Pour ses 20 ans, la Piscine de Roubaix rend grâce à l’œuvre rare du peintre russe, mystique moderne dont les saintes faces auront doté l’histoire de l’art de visages abstraits uniques en leur genre.
«J’éprouvais le besoin de trouver une forme pour le visage, car j’avais compris que la grande peinture n’était possible qu’en ayant un sentiment religieux. Et ceci je ne pouvais le rendre que par le visage humain». Ces mots de Jawlensky (1864-1941), écrits trois ans avant sa mort à Willibrord Verkade, peintre symboliste devenu moine, en disent long sur la place du sacré dans son œuvre patiente et discrète, retardée par une carrière militaire et longtemps éclipsée par celle de son complice Kandinsky - faute, sans doute, de discours théorique. Russe orthodoxe, l’élève d’Ilya Répine veut à son tour peindre l’âme slave, par essence agitée. La sienne est pleine d'une foi qu’il nourrit en peinture, tentant d’épuiser son motif d’élection : «Parmi les quelque 2000 toiles produites par Jawlensky, 1500 ont le visage comme thème» recense le professeur Itzhak Goldberg, commissaire scientifique de cette rétrospective événement, passée par la Fondation Mapfre à Madrid et le Musée Cantini à Marseille. Toujours plus sommaires, ces portraits très serrés croisent paysages et natures mortes, preuve que le «visage promis» n’est pas inné mais acquis. C’est une figure de synthèse, l’aboutissement d’une vie passée à l’attendre, et le parcours chronologique, avançant par paliers, restitue bien ce sentiment de quête.
Il s’ouvre sur deux autoportraits : le premier, de 1904, adopte la touche impressionniste, le second, achevé huit ans plus tard, la manière fauve, tendance expressionniste. D’autres bustes suivent : cernées de Bleu de Prusse, ses «têtes d’avant-guerre» aux yeux immenses et aux lèvres dodues, qui ont pour Goldberg «l’ovale hiératique des madones byzantines», cumulent les emprunts. «Jawlensky assimile à une rapidité étonnante toutes les leçons de l’avant-garde : Van Gogh, Cézanne, Gauguin... Il regarde beaucoup, et il regarde loin, jusqu’au luministe suédois Anders Zorn» remarque Bruno Gaudichon, conservateur du musée et commissaire général de l’exposition qui insiste sur ce réseau d’influences. Sur des murs chocolat, et non café-crème, afin d’éviter toute confusion, les toiles vives de Matisse, Derain, Vlaminck, ou Van Dongen dialoguent avec les siennes. Les résonances abondent dans les années munichoises.
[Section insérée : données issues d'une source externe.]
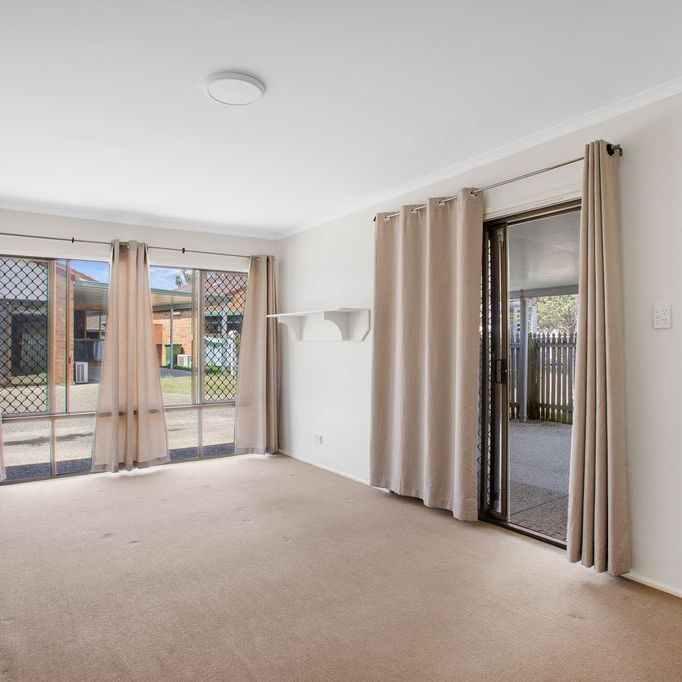 Neat and Tidy Apartment in Beachside Complex - Photo 1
Ainsi de L’usine (1910), coiffée, comme le Paysage à la tour (1908) de Kandinsky, de nuages bizarres. Avec la Grande Guerre, vient un grand virage, repris dans l’espace par une cimaise courbe : réfugié à Saint-Prex, au bord du Lac Léman, Jawlensky entame en 1914 le cycle des Variations, poursuivi sept ans, «chansons sans paroles» qui déclinent et abrègent la vue à sa fenêtre - quelques arbres, un chemin, une porte, le ciel. La suite est connue : dès 1917, l’art de Jawlensky n’est plus que le reflet de son âme, «la nostalgie de Dieu». Entre portraits du Fayoum et masques Fang, sans âge ni genre, ses Têtes mystiques puis géométriques qui l’absorbent jusqu’en 1935, n’ont bientôt plus rien d’humain. «Ce n’est pas une peinture de chapelle à la Maurice Denis», prévient Bruno Gaudichon. Les saintes faces de Jawlensky, qui appliquent sur carton et en série le système des proportions mystiques, incarnent le divin dans ce qu’il a d’universel. Le culte se clôt dans le noir, face aux Méditations, petits formats «labourés» de 1928 à 1937 malgré une arthrite déformante, qui plairont à Josef Albers, László Moholy-Nagy ou John Cage. Calmes et graves, ses idoles se résument alors à l'intersection, en signe de croix, des sourcils et du nez. Marianne von Werefkin, sa muse et compagne, rencontrée chez Répine, partageait sa vision : «Pour mouvoir la vie il faut y être inséré fermement. C’est pourquoi nous ne la renions pas, nous ne la fuyons pas, mais nous l’aimons, elle et ses formes ; nous les obligeons à servir notre foi».
Alexej von Jawlensky (1864-1941) : la promesse du visage, La Piscine Roubaix, Nov 6, 2021 - Feb 6, 2022.
La Gazette Drouot, n°42, Nov 26, 2021.